Arrivata fino ad oggi con tante innovazioni e proposta nel corso degli anni in diverse configurazioni la Mercedes-Benz Classe G è un classico senza tempo.

Era il lontano 1969, quando Daimler-Benz AG e Steyr-Daimler-Puch AG, creatori, rispettivamente, dell’Unimog e del Puch Pinzgauer, iniziarono a studiare una possibile collaborazione che portò poi nel 1971 alla decisione di realizzare un fuoristrada inarrestabile in off-road e gradevole su strada. L’accordo, siglato nel 1972, ha condotto ad un primo modello già nel 1973 che da subito aveva le caratteristiche della Classe G poi identificata nella linea dalla matita di Bruno Sacco. Mentre la produzione partì ufficialmente nel mese di febbraio del 1979, dopo che il modello G serie 460 fece il suo debutto internazionale a Tolone (Francia).

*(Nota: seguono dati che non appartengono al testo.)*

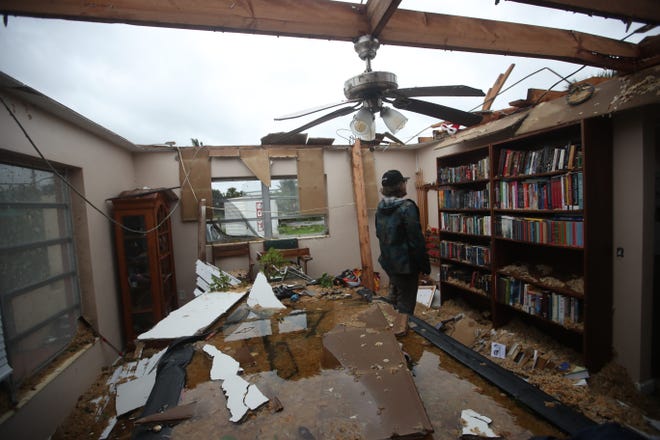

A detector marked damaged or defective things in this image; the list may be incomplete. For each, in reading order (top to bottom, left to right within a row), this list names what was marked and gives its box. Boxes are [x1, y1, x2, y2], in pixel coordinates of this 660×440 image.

broken furniture piece [255, 239, 312, 274]
broken plywood sheet [248, 272, 286, 310]
broken plywood sheet [138, 292, 246, 340]
broken plywood sheet [205, 344, 270, 422]
broken plywood sheet [324, 324, 436, 436]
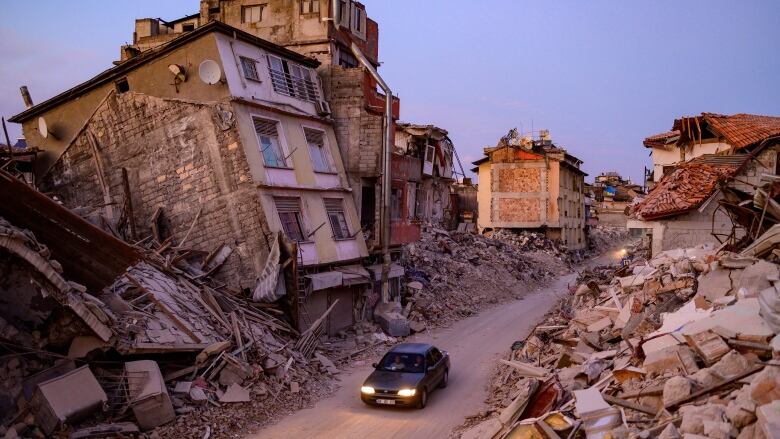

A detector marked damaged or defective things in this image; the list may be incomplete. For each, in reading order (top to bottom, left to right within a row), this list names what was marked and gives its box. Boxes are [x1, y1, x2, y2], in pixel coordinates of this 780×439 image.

broken window [241, 4, 266, 23]
broken window [239, 56, 260, 82]
broken window [266, 54, 318, 102]
broken window [251, 118, 288, 168]
broken window [304, 127, 330, 172]
damaged facade [9, 21, 370, 334]
damaged facade [470, 129, 584, 249]
damaged facade [628, 113, 780, 256]
broken window [276, 199, 306, 242]
broken window [324, 199, 348, 241]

La vettura aveva interni sobri e capacità off-road sopra la media garantite da un’efficiente trazione integrale inseribile di serie con bloccaggio longitudinale, nonché da bloccaggi del differenziale a richiesta sull’asse anteriore e posteriore, che entrano nella dotazione di serie a partire dal 1985. Il telaio con assi rigidi e molle elicoidali coniugava versatilità d’uso e robustezza, mentre inizialmente erano disponibili solamente i modelli 240 GD e 300 GD con motore diesel, a cui si aggiunsero le varianti a benzina 230 G e 280 GE. La scelta inoltre prevedeva due passi e la possibilità di avere l’auto aperta, in configurazione wagon o in quella furgonata con le fiancate chiuse. C’era anche la serie 461 con rete di bordo da 24 volt destinata ad usi militari.

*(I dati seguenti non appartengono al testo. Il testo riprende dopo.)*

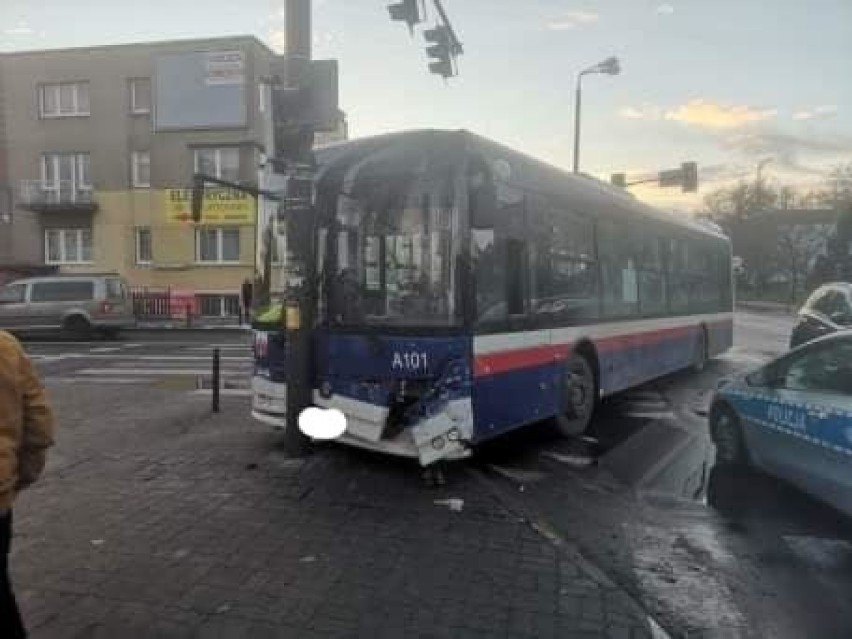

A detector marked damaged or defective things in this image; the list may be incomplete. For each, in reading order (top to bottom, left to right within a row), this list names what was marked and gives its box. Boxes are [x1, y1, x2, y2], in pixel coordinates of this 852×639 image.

Da allora la Classe G è cresciuta, nel 1985 ha guadagnato i bloccaggi del differenziale di serie, nel 1986 il catalizzatore a 3 vie, nel 1987 è arrivato il servosterzo di serie per tutti i modelli, mentre dal 1990 ha potuto contare sull’ABS, oltre che sulla trazione integrale permanente. Nel 2001 inoltre, sfruttava la combinazione tra il sistema di trazione a comando elettronico 4ETS, l’Electronic Stability Program ESP ed il Brake Assist BAS.

A livello di motorizzazioni è doveroso segnalare l’arrivo del V8 dal 1993, con la G 500 che diventa la versione di vertice nel 1998, ma già dal 1999 vengono proposti i modelli AMG come la G 55 AMG, la G 55 AMG Kompressor del 2004, e poi le G 63 AMG e G 65 AMG del 2012. Indimenticabili la G 63 AMG 6×6 del 2013, la G 500 4×4² del 2015 e la Mercedes-Maybach G 650 Landaulet del 2017, prodotta in appena 99 esemplari. Il percorso evolutivo ci ha condotto alla Mercedes-AMG G 63 che ha debuttato a febbraio 2018 capace di consumare 13,1 l/100 km nel ciclo combinato emettendo 299 g/km di CO2.

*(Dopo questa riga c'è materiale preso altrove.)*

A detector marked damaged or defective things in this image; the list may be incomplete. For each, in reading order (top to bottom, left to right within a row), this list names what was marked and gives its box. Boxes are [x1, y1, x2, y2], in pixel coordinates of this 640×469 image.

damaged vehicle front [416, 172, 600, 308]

La nuova generazione ha debuttato nel mese di gennaio 2018 in occasione del North American International Auto Show e combina un classico asse rigido al posteriore con un asse anteriore a doppio braccio trasversale e sospensioni a ruote indipendenti, ma la linea rimane quella, inconfondibile, della Classe G, così come la capacità di affrontare il fuoristrada più duro.